Ausgangstext:
%%
Kommunikation braucht Sonnenlicht
Komet Churyumov-Gerasimenko hat eine Rotationszeit von 12,4 Stunden - und so wäre ungefähr zwei Mal am Erdtag bei einem Überflug von Orbiter Rosetta ein Kontakt möglich. Allerdings müssen dabei gleich mehrere Bedingungen passen, damit Philae über Rosetta und dessen Kontrollraum in Darmstadt Verbindung mit dem DLR-Lander-Kontrollzentrum aufnehmen kann. Zum einen muss Lander Philae in Betrieb sein, und dies kann er derzeit nur bei einer ausreichenden Beleuchtung durch die Sonne und der damit verbundenen Energieversorgung über seine Solarpanele sein. Außerdem müssen die Antenne des Landers und die Antenne des Orbiters aufeinander ausgerichtet sein. Philaes Antennen sind offensichtlich durch Objekte in der direkten, recht harschen Umgebung teilweise beim Senden und Empfangen beeinträchtigt. Auch muss Orbiter Rosetta seine Antenne möglichst genau in Richtung Komet ausrichten.
Vorsicht am aktiven Kometen
Doch Rosetta hat bei ihrem Flug noch andere Umstände zu berücksichtigen. Der zunehmend aktive Komet Churyumov-Gerasimenko schleudert mit seinen Gas-Ausstößen auch Staubpartikel ins All. Diese sorgten bereits im März 2015 dafür, dass die Sternsensoren des Orbiters diese Partikel falsch interpretierten und die Orientierung des Orbiters nicht mehr bestimmen konnten. Damals ging Rosetta automatisch in einen Sicherheitsmodus, entfernte sich vom Kometen und konnte erst dann wieder über Kommandos vom Boden gesteuert werden. Eine weitere Annäherung an Churyumov-Gerasimenko erfolgt daher nur schrittweise und unter ständiger Beobachtung, ob der Orbiter dabei unbeeinträchtigt bleibt. Auch die Flugbahn des Orbiters berücksichtigt derzeit die nicht ungefährliche Umgebung des ausgasenden Kometen. So fliegt Rosetta zurzeit im sogenannten "Terminator"-Orbit entlang der Tag-Nacht-Grenze des Kometen und überfliegt Philae immer am frühen Kometenmorgen - zu diesem Zeitpunkt schaltet sich der Lander allerdings gerade erst ein. "Der Lander wird dann nicht optimal beleuchtet von der Sonne", sagt Philae-Projektleiter Stephan Ulamec. Überflüge zu anderen Tageszeiten am Kometen wurden seit Philaes Aufwachen noch nicht durchgeführt.
%%
Bereitgestellte Angaben:
%%
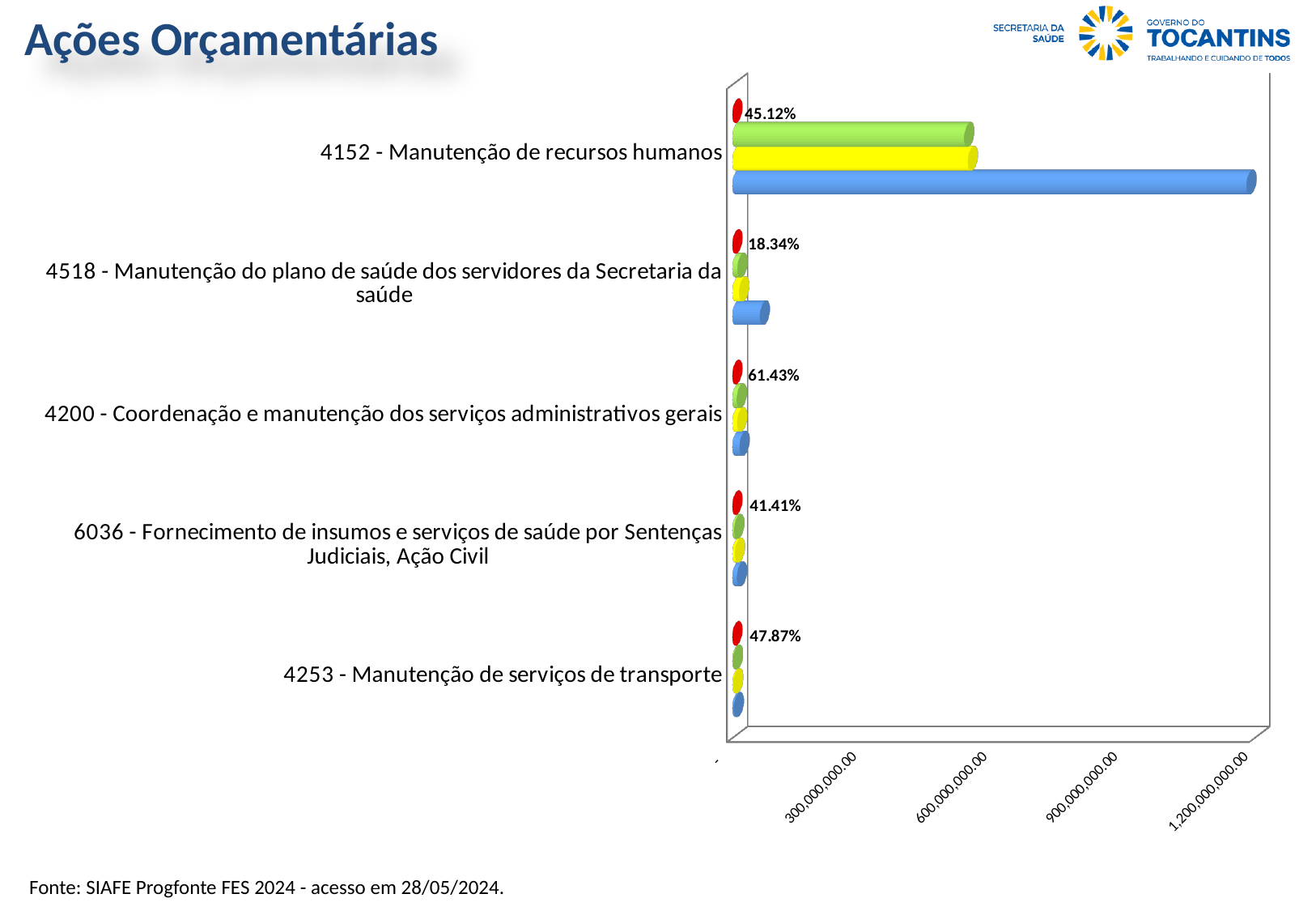
How many categories (budget actions) are shown on the chart? 5 What percentage label is shown for 4152 - Manutenção de recursos humanos? 45.12% What percentage label is shown for 4200 - Coordenação e manutenção dos serviços administrativos gerais? 61.43% What percentage label is shown for 6036 - Fornecimento de insumos e serviços de saúde por Sentenças Judiciais, Ação Civil? 41.41% Is the value of the blue bar for 4152 - Manutenção de recursos humanos greater or less than 900,000,000.00? greater What percentage label is shown for 4518 - Manutenção do plano de saúde dos servidores da Secretaria da saúde? 18.34% Which category has the highest percentage label? 4200 - Coordenação e manutenção dos serviços administrativos gerais Is the value of the green bar for 4152 - Manutenção de recursos humanos greater or less than 600,000,000.00? less What is the difference between the percentage labels for 4200 - Coordenação e manutenção dos serviços administrativos gerais and 4518 - Manutenção do plano de saúde dos servidores da Secretaria da saúde? 43.09% Which category has the lowest percentage label? 4518 - Manutenção do plano de saúde dos servidores da Secretaria da saúde What kind of chart is shown on the slide? Bar chart What percentage label is shown for 4253 - Manutenção de serviços de transporte? 47.87%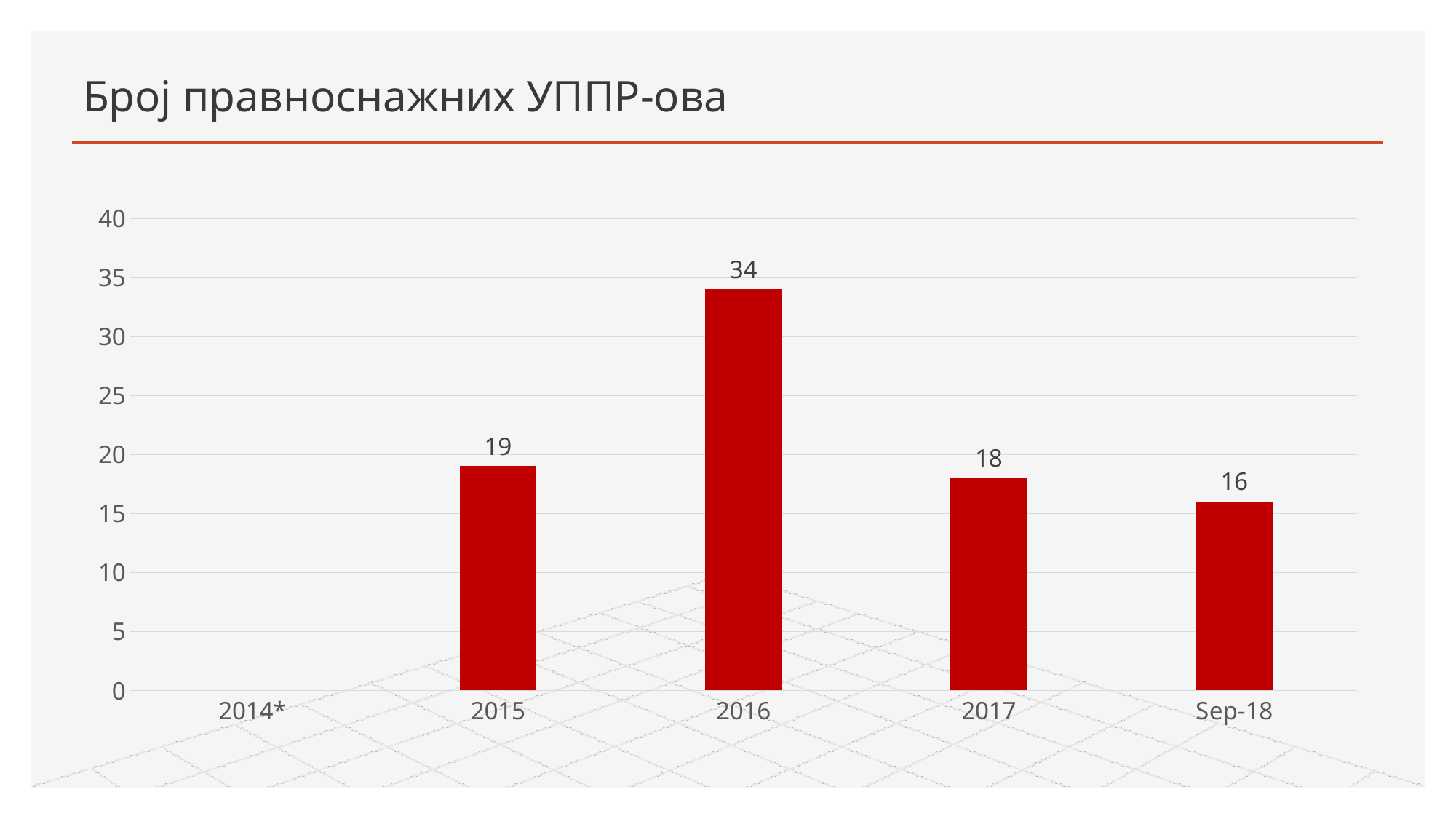
What is the title of the chart? Број правноснажних УППР-ова What is the difference between the values for 2016 and 2015? 15 What kind of chart is shown on the slide? bar chart What is the value for 2016? 34 Which category has the highest value? 2016 Which category with a visible bar has the lowest value? Sep-18 Is the value for 2016 greater or less than 30? greater What is the value for 2017? 18 How many categories are shown on the x axis? 5 Which is larger, the value for 2015 or the value for 2017? 2015 What is the value for Sep-18? 16 What is the value for 2015? 19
%%
Bitte bearbeiten:
1. Nenne alle Bedingungen, die laut dem Ausgangstext über Rosetta und Philae erfüllt sein müssen, damit eine Verbindung zustande kommt.
2. Prüfe anhand des Ausgangstextes über Rosetta und Philae, ob die folgenden Aussagen zutreffen. Begründe jede Antwort mit einem wörtlichen Zitat.
(a) Der Komet Churyumov-Gerasimenko dreht sich in 12,4 Stunden einmal um sich selbst.
(b) Rosetta überfliegt Philae derzeit am Kometenabend.
(c) Seit Philaes Aufwachen hat Rosetta den Lander auch zu anderen Tageszeiten überflogen.
3. Führe den Ausgangstext über Rosetta und Philae im Anschluss an seinen letzten Satz fort.
Das Material steht für sich und gehört nicht zum Ausgangstext.

Die Lösungen:
1.
- Lander Philae muss in Betrieb sein, was derzeit nur bei ausreichender Beleuchtung durch die Sonne und der damit verbundenen Energieversorgung über seine Solarpanele möglich ist.
- Die Antenne des Landers und die Antenne des Orbiters müssen aufeinander ausgerichtet sein.
- Orbiter Rosetta muss seine Antenne möglichst genau in Richtung Komet ausrichten.

2.
(a) Ja: „Komet Churyumov-Gerasimenko hat eine Rotationszeit von 12,4 Stunden“
(b) Nein: „überfliegt Philae immer am frühen Kometenmorgen“
(c) Nein: „Überflüge zu anderen Tageszeiten am Kometen wurden seit Philaes Aufwachen noch nicht durchgeführt.“

3.
Kontakte mit Unterbrechungen
Bei den bisherigen Kontakten mit Philae scheint die Annäherung an den Kometen um 20 Kilometer noch keinen Erfolg gebracht zu haben. "Es gab mehrfach Kontakte, bei denen Philae uns Daten über seinen Status gesendet hat, aber diese Verbindungen waren instabil", erläutert Philae-Projektleiter Stephan Ulamec. Am 19. Juni 2015 empfing das Lander-Kontrollzentrum des DLR in Köln beispielsweise innerhalb von 19 Minuten zwei Mal zwei Minuten lang Daten von Philae. Am 20. Juni 2015 gab es zwar zwei Verbindungen, beide dauerten allerdings jeweils nur etwa eine Minute. Am 23. Juni 2015 meldete sich Philae kurz, konnte aber in dem 20-sekündigen Kontakt keine Daten senden. Beim letzten Kontakt am 24. Juni 2015 dauerte der Kontakt zwar 20 Minuten - die Verbindung war aber ebenfalls nicht stabil, und so sendete Philae insgesamt nur 80 Datenpakete. Zwischen den Kontakten gab es allerdings auch mehrfach berechnete Kontaktzeiten, zu denen keine Verbindung zwischen Philae und Rosetta aufgebaut werden konnte. Auch bei den letzten drei Überflügen von Rosetta in 180 Kilometer Höhe kam kein Kontakt zustande.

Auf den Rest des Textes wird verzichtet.